Where’s the line between evaluative mediation–which is still a type of mediation–and non-binding arbitration, which is no longer mediation, but rather a type of arbitation? If, at the end of a long day of mediation, the mediator offers to come up with a number which the parties can accept or reject, has the mediator now crossed the line into non-binding arbitration? Is the mediator being evaluative? Or is the mediator simply helping the parties by suggesting a number that is based, not on what they might get in court (which would be more like classic evaluative mediation), but on the personal concerns that the mediator has gleaned from each side after working with them for several hours?

This matters because we are trying to come up with a new set of Standards of Conduct for Mediators in Michigan. In trying to define the mediator’s obligation to provide a quality process, we want to discourage mediators from forcing parties into accepting the mediator’s opinion of how the case should settle. That’s what judges do; that’s not mediation. Mediators are supposed to be neutral regarding outcome. But we also recognize that, at the end of a long day in which the parties have built up trust in their mediator, parties may desire and appreciate hearing their mediator’s best advice regarding a settlement outcome. That may still be within the broader definition of mediation, because the mediator’s proposal is based on a good understanding of each party’s positions and interests, isn’t binding, and is offered at the parties’ request, not on the mediator’s initiative.

Or has the mediator in fact crossed the line into some form of arbitration when the mediator offers an opinion as to how the case should settle? This is the debate that Professor Leonard Riskin sought to resolve through his articles on mediator style where he developed what is affectionately known as the Riskin Grid (he told us he dislikes that term) to map out various styles of mediation, including facilitative and evaluative. He maintained that what he called “evaluative” or “directive” mediation is indeed mediation; but other scholars (e.g., Kim Kovach, Lela Love) argued that what Riskin called evaluative mediation is not mediation at all.

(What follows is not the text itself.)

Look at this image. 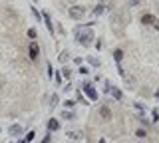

We are still having this debate in Michigan. “Purists” (of which I’m one) are leery about mediators telling parties where their case should settle; we would never do that. But many busy mediators in Michigan insist that parties hire them because they will give a reasoned opinion after hearing each side’s views, and that helps parties settle cases that would otherwise be at impasse. But how different is that from a one-man case evaluation? The case evaluation process in Michigan is clearly a form of non-binding arbitration; attorneys submit briefs and present a brief oral argument before a panel of three independent attorneys who determine a number that is supposed to settle the case. Parties can accept or reject the case evaluation award, as that number is called. Case evaluators spend only a few minutes on each case, and never meet the clients, so are those the distinctions between evalautive mediation and non-binding arbitration–that the mediator spends more time with the parties?

I’m just not sure where the line is.

Waive party opening statements? Never!

Here’s a reason why to not allow parties to waive their opening statements: I did a mediation recently involving a partnership breakup. In pre-mediation, it appeared that the issues would concern a buy-out of the departing partner, as well as a non-compete. But in the mediation, when it was the plaintiff’s turn to give his opening, he said to his former partners across the table, “I need a job.” The partners looked at one another, then said,” We need you back.” The rest of the mediation focused on how to restore the former partner to the partnership. If I had heeded some attorneys’ advice to “skip the opening statement” this might never have happened. I’ll never let parties waive their opening statements!